EXCERPTED PASSAGE:
First came the vacation and then the next term and then vacation again and then again another term and then again the vacation. It was like a train going in and out of tunnels and that was like the noise of the boys eating in the refectory when you opened and closed the flaps of your ears.
A Portrait of the Artist as a Young Man, by James Joyce
Without Joyce telling you, you know the speaker is a child. The diction conveys this, and so do the syntax and figurative language. Joyce’s sentence plunges you into the mind of a child.
Stephen as a young boy experiences time through a punctuated rhythm. His life is organized by whether he’s in school or on vacation. It’s a marked and profound pattern for a child.
To write like this is to slip out of your adult being and become, again, a child. It’s a delight for the reader because what you’ve accomplished is defamiliarizing the familiar. Defamiliarization, first coined in 1917 by the Russian formalist Viktor Shklovsky in his essay, “Art as Technique,” describes the artist’s project of presenting the ordinary in a different way so the reader/audience sees the world anew.

DATA TO EXAMINE:
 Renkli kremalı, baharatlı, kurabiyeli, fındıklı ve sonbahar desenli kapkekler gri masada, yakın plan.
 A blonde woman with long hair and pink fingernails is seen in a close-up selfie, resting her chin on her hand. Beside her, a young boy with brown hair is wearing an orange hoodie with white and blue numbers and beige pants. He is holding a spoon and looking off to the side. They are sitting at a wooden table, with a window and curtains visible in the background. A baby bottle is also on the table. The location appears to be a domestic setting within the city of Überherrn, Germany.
---
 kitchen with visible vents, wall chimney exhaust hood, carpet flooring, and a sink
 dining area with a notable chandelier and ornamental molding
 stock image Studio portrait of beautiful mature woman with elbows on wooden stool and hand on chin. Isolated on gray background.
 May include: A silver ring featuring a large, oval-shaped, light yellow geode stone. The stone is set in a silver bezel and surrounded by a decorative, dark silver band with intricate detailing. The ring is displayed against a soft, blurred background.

TASKS:
**A)** Print the stretch of the essay on Joyce's sentence from "A Portrait of" through "for a child.", word for word.
**B)** According to the essay on Joyce's sentence, who first coined the term "defamiliarization"?

RESULTS IN ORDER:
**A)**
A Portrait of the Artist as a Young Man, by James Joyce
Without Joyce telling you, you know the speaker is a child. The diction conveys this, and so do the syntax and figurative language. Joyce’s sentence plunges you into the mind of a child.
Stephen as a young boy experiences time through a punctuated rhythm. His life is organized by whether he’s in school or on vacation. It’s a marked and profound pattern for a child.

**B)** The Russian formalist Viktor Shklovsky.